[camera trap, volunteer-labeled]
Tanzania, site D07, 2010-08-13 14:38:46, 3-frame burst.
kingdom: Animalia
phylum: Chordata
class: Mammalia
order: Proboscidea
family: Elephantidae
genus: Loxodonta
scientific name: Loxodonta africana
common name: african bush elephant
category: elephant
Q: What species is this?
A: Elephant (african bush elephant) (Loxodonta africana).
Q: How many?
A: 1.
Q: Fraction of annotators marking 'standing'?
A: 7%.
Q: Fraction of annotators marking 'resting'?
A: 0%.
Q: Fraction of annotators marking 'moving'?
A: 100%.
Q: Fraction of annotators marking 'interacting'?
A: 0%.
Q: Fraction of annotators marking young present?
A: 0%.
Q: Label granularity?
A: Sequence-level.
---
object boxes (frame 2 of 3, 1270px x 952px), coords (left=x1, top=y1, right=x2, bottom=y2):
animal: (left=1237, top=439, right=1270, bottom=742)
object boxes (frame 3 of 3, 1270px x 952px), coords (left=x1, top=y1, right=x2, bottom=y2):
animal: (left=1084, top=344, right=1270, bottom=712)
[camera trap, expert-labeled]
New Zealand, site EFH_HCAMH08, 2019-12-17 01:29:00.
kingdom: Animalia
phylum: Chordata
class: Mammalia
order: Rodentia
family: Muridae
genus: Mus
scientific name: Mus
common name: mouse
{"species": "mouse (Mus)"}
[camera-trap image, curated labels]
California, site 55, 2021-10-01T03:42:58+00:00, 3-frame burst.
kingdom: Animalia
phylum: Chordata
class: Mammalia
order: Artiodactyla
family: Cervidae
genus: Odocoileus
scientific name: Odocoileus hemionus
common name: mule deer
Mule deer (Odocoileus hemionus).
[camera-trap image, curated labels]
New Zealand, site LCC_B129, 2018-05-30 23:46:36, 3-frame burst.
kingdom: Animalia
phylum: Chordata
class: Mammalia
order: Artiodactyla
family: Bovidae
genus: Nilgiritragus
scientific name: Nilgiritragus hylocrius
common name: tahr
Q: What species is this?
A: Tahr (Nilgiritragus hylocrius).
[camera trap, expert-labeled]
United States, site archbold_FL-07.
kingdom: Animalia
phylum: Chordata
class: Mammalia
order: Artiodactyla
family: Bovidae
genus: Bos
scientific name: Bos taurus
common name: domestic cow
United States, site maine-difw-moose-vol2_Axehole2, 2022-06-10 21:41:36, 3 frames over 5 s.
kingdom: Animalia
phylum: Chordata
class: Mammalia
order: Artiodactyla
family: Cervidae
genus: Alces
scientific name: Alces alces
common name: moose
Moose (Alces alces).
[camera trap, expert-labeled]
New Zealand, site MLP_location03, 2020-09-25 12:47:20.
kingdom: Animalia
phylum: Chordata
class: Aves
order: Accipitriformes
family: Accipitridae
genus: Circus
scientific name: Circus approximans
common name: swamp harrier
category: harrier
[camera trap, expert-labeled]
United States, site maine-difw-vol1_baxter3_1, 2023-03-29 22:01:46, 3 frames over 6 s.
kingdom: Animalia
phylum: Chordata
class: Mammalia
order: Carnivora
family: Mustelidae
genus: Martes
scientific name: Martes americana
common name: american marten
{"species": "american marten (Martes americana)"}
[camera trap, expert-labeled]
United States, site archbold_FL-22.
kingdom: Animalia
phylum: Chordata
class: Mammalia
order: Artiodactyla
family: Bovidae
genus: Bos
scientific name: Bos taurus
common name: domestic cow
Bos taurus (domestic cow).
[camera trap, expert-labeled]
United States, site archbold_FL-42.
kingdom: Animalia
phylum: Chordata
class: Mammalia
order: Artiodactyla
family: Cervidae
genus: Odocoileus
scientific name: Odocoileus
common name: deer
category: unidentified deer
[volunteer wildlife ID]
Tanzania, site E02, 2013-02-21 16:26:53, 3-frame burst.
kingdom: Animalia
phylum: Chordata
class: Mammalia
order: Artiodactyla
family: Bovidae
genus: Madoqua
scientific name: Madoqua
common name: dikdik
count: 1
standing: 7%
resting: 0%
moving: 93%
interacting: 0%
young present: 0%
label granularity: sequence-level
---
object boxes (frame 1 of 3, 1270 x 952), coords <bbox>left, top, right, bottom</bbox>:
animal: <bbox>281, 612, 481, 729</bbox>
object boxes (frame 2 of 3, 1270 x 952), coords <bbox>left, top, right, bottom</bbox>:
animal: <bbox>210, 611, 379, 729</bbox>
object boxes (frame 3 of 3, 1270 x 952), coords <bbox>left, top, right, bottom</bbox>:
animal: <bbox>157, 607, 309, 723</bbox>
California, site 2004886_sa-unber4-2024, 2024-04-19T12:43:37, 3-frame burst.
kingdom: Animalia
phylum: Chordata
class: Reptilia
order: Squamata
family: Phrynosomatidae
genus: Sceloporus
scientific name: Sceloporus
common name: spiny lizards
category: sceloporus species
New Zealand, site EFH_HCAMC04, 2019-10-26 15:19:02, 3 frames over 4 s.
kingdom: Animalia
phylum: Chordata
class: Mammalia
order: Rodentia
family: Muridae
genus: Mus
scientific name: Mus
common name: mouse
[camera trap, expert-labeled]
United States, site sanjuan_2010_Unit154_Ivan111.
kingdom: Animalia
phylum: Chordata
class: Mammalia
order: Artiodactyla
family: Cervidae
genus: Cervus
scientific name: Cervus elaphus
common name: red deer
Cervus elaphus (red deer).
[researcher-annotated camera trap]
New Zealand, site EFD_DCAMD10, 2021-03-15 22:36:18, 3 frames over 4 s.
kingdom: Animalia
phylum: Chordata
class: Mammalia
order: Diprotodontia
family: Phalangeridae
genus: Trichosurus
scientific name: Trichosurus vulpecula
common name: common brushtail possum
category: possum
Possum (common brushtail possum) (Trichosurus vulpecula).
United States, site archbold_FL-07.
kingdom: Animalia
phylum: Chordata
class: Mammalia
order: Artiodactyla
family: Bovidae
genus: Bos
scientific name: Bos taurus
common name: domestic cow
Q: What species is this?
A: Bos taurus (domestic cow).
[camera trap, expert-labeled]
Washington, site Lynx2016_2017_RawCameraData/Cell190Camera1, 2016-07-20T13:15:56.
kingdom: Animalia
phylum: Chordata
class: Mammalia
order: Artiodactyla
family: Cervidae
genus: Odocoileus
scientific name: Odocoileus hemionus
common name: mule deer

======

**WHAT IS BEING ASKED**:
Without altering a single word, repeat the material.

**TASK RESULT**:
[camera trap, volunteer-labeled]
Tanzania, site D07, 2010-08-13 14:38:46, 3-frame burst.
kingdom: Animalia
phylum: Chordata
class: Mammalia
order: Proboscidea
family: Elephantidae
genus: Loxodonta
scientific name: Loxodonta africana
common name: african bush elephant
category: elephant
Q: What species is this?
A: Elephant (african bush elephant) (Loxodonta africana).
Q: How many?
A: 1.
Q: Fraction of annotators marking 'standing'?
A: 7%.
Q: Fraction of annotators marking 'resting'?
A: 0%.
Q: Fraction of annotators marking 'moving'?
A: 100%.
Q: Fraction of annotators marking 'interacting'?
A: 0%.
Q: Fraction of annotators marking young present?
A: 0%.
Q: Label granularity?
A: Sequence-level.
---
object boxes (frame 2 of 3, 1270px x 952px), coords (left=x1, top=y1, right=x2, bottom=y2):
animal: (left=1237, top=439, right=1270, bottom=742)
object boxes (frame 3 of 3, 1270px x 952px), coords (left=x1, top=y1, right=x2, bottom=y2):
animal: (left=1084, top=344, right=1270, bottom=712)
[camera trap, expert-labeled]
New Zealand, site EFH_HCAMH08, 2019-12-17 01:29:00.
kingdom: Animalia
phylum: Chordata
class: Mammalia
order: Rodentia
family: Muridae
genus: Mus
scientific name: Mus
common name: mouse
{"species": "mouse (Mus)"}
[camera-trap image, curated labels]
California, site 55, 2021-10-01T03:42:58+00:00, 3-frame burst.
kingdom: Animalia
phylum: Chordata
class: Mammalia
order: Artiodactyla
family: Cervidae
genus: Odocoileus
scientific name: Odocoileus hemionus
common name: mule deer
Mule deer (Odocoileus hemionus).
[camera-trap image, curated labels]
New Zealand, site LCC_B129, 2018-05-30 23:46:36, 3-frame burst.
kingdom: Animalia
phylum: Chordata
class: Mammalia
order: Artiodactyla
family: Bovidae
genus: Nilgiritragus
scientific name: Nilgiritragus hylocrius
common name: tahr
Q: What species is this?
A: Tahr (Nilgiritragus hylocrius).
[camera trap, expert-labeled]
United States, site archbold_FL-07.
kingdom: Animalia
phylum: Chordata
class: Mammalia
order: Artiodactyla
family: Bovidae
genus: Bos
scientific name: Bos taurus
common name: domestic cow
United States, site maine-difw-moose-vol2_Axehole2, 2022-06-10 21:41:36, 3 frames over 5 s.
kingdom: Animalia
phylum: Chordata
class: Mammalia
order: Artiodactyla
family: Cervidae
genus: Alces
scientific name: Alces alces
common name: moose
Moose (Alces alces).
[camera trap, expert-labeled]
New Zealand, site MLP_location03, 2020-09-25 12:47:20.
kingdom: Animalia
phylum: Chordata
class: Aves
order: Accipitriformes
family: Accipitridae
genus: Circus
scientific name: Circus approximans
common name: swamp harrier
category: harrier
[camera trap, expert-labeled]
United States, site maine-difw-vol1_baxter3_1, 2023-03-29 22:01:46, 3 frames over 6 s.
kingdom: Animalia
phylum: Chordata
class: Mammalia
order: Carnivora
family: Mustelidae
genus: Martes
scientific name: Martes americana
common name: american marten
{"species": "american marten (Martes americana)"}
[camera trap, expert-labeled]
United States, site archbold_FL-22.
kingdom: Animalia
phylum: Chordata
class: Mammalia
order: Artiodactyla
family: Bovidae
genus: Bos
scientific name: Bos taurus
common name: domestic cow
Bos taurus (domestic cow).
[camera trap, expert-labeled]
United States, site archbold_FL-42.
kingdom: Animalia
phylum: Chordata
class: Mammalia
order: Artiodactyla
family: Cervidae
genus: Odocoileus
scientific name: Odocoileus
common name: deer
category: unidentified deer
[volunteer wildlife ID]
Tanzania, site E02, 2013-02-21 16:26:53, 3-frame burst.
kingdom: Animalia
phylum: Chordata
class: Mammalia
order: Artiodactyla
family: Bovidae
genus: Madoqua
scientific name: Madoqua
common name: dikdik
count: 1
standing: 7%
resting: 0%
moving: 93%
interacting: 0%
young present: 0%
label granularity: sequence-level
---
object boxes (frame 1 of 3, 1270 x 952), coords <bbox>left, top, right, bottom</bbox>:
animal: <bbox>281, 612, 481, 729</bbox>
object boxes (frame 2 of 3, 1270 x 952), coords <bbox>left, top, right, bottom</bbox>:
animal: <bbox>210, 611, 379, 729</bbox>
object boxes (frame 3 of 3, 1270 x 952), coords <bbox>left, top, right, bottom</bbox>:
animal: <bbox>157, 607, 309, 723</bbox>
California, site 2004886_sa-unber4-2024, 2024-04-19T12:43:37, 3-frame burst.
kingdom: Animalia
phylum: Chordata
class: Reptilia
order: Squamata
family: Phrynosomatidae
genus: Sceloporus
scientific name: Sceloporus
common name: spiny lizards
category: sceloporus species
New Zealand, site EFH_HCAMC04, 2019-10-26 15:19:02, 3 frames over 4 s.
kingdom: Animalia
phylum: Chordata
class: Mammalia
order: Rodentia
family: Muridae
genus: Mus
scientific name: Mus
common name: mouse
[camera trap, expert-labeled]
United States, site sanjuan_2010_Unit154_Ivan111.
kingdom: Animalia
phylum: Chordata
class: Mammalia
order: Artiodactyla
family: Cervidae
genus: Cervus
scientific name: Cervus elaphus
common name: red deer
Cervus elaphus (red deer).
[researcher-annotated camera trap]
New Zealand, site EFD_DCAMD10, 2021-03-15 22:36:18, 3 frames over 4 s.
kingdom: Animalia
phylum: Chordata
class: Mammalia
order: Diprotodontia
family: Phalangeridae
genus: Trichosurus
scientific name: Trichosurus vulpecula
common name: common brushtail possum
category: possum
Possum (common brushtail possum) (Trichosurus vulpecula).
United States, site archbold_FL-07.
kingdom: Animalia
phylum: Chordata
class: Mammalia
order: Artiodactyla
family: Bovidae
genus: Bos
scientific name: Bos taurus
common name: domestic cow
Q: What species is this?
A: Bos taurus (domestic cow).
[camera trap, expert-labeled]
Washington, site Lynx2016_2017_RawCameraData/Cell190Camera1, 2016-07-20T13:15:56.
kingdom: Animalia
phylum: Chordata
class: Mammalia
order: Artiodactyla
family: Cervidae
genus: Odocoileus
scientific name: Odocoileus hemionus
common name: mule deer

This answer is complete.